Don’t give up now
All of us who wear or have worn a military uniform, and all of our family members, mourn for those 13 U.S. servicemen and women killed this week in an ISIS-K suicide attack at Kabul Airport. We know their lives were cut short while serving a greater good, which was to help fellow citizens and Afghans who fought alongside our forces a way out of a Taliban-controlled country. Many of us – I am one – believe to give one’s life that another human being may live is among the most noble things on earth.

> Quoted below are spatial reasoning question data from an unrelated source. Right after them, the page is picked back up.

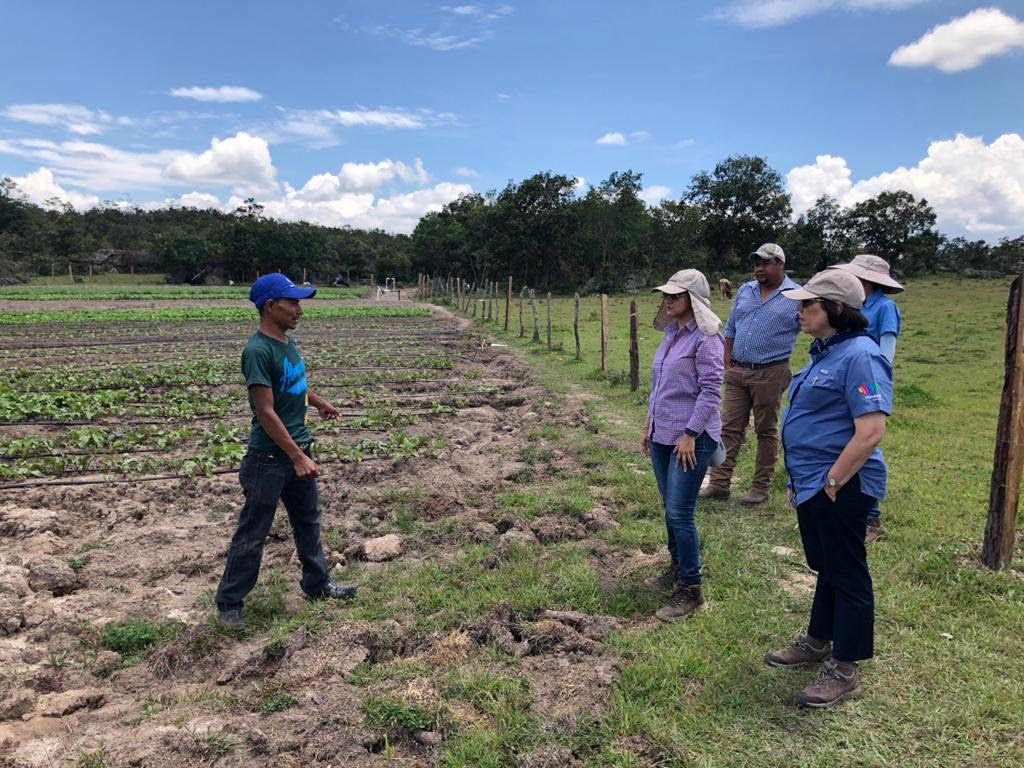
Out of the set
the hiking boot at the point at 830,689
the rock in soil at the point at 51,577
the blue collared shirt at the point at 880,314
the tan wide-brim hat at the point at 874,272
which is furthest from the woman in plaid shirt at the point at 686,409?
the rock in soil at the point at 51,577

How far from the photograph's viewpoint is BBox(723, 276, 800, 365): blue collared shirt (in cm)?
552

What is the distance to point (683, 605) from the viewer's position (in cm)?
398

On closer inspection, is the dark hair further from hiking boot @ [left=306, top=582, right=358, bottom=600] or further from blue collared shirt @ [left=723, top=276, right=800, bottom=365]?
hiking boot @ [left=306, top=582, right=358, bottom=600]

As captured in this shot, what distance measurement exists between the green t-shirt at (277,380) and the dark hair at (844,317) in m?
2.96

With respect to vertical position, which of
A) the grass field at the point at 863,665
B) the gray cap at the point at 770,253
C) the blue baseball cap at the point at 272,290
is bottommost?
the grass field at the point at 863,665

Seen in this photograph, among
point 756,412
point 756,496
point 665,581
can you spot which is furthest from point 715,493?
point 665,581

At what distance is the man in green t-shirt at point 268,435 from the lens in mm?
3820

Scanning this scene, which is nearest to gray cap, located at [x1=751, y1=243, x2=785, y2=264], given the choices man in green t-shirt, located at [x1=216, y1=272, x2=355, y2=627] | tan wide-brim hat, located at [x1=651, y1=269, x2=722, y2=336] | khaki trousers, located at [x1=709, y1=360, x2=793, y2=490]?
khaki trousers, located at [x1=709, y1=360, x2=793, y2=490]

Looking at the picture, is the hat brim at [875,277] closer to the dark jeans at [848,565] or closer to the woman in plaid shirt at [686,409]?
the woman in plaid shirt at [686,409]

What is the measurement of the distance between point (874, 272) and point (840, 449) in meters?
2.14

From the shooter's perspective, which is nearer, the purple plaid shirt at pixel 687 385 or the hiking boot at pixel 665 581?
the purple plaid shirt at pixel 687 385

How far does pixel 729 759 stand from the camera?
278 centimetres

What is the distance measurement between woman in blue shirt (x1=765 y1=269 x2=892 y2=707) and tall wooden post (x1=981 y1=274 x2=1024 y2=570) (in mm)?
1790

That attack, with some 180 Afghan women, children and men killed and hundreds badly wounded, is the harbinger of the future for Afghanistan. ISIS-K hates the U.S., but they hate the Taliban equally, and will continue and likely expand their horrific attacks on civilians, that have included in the past few years attacks on a Kabul maternity ward, killing mothers and newborns, as well as a massive attack on a girls school that killed some 85 girls. The chaos in Afghanistan left by our American and NATO departure will only get worse.
It is very clear now, as the 31 August withdrawal date is hours away, that many deserving Afghans with Special Immigrant Visas to the U.S. and other allied countries will not get out on the evacuation flights that are coming to a close. We owe them something more than our sympathies.
There has been talk in diplomatic circles of requesting the United Nations establish a special access area in Kabul for those Afghans with the required paperwork to continue to depart, perhaps on civilian flights. With no military force to back such a resolution, it is very doubtful it is practical in any realistic sense. The Taliban have already said they don’t want Afghans with education and skills leaving the country.
A more realistic but extremely challenging endeavor would be to establish alternate ways – several would be best – to continue to extricate those Afghans that supported the U.S. and NATO, in spite of the Taliban. Some have termed it an “underground.” Call it what you will, but the intent would be to quietly, perhaps covertly, locate deserving individuals and families and move them by vehicles, clandestine air, by foot if necessary, out of Afghanistan, and eventually to America. Risky? Absolutely! Expensive? Yes, but what price do we place on the life of someone who fought alongside us for years? Will it anger the Taliban? Certainly…and that is just too bad for them.
Those who offered to give their lives to serve next to us in combat now need us to give it our all to help them – just as those 11 Marines, a sailor and soldier – gave their lives for a greater good.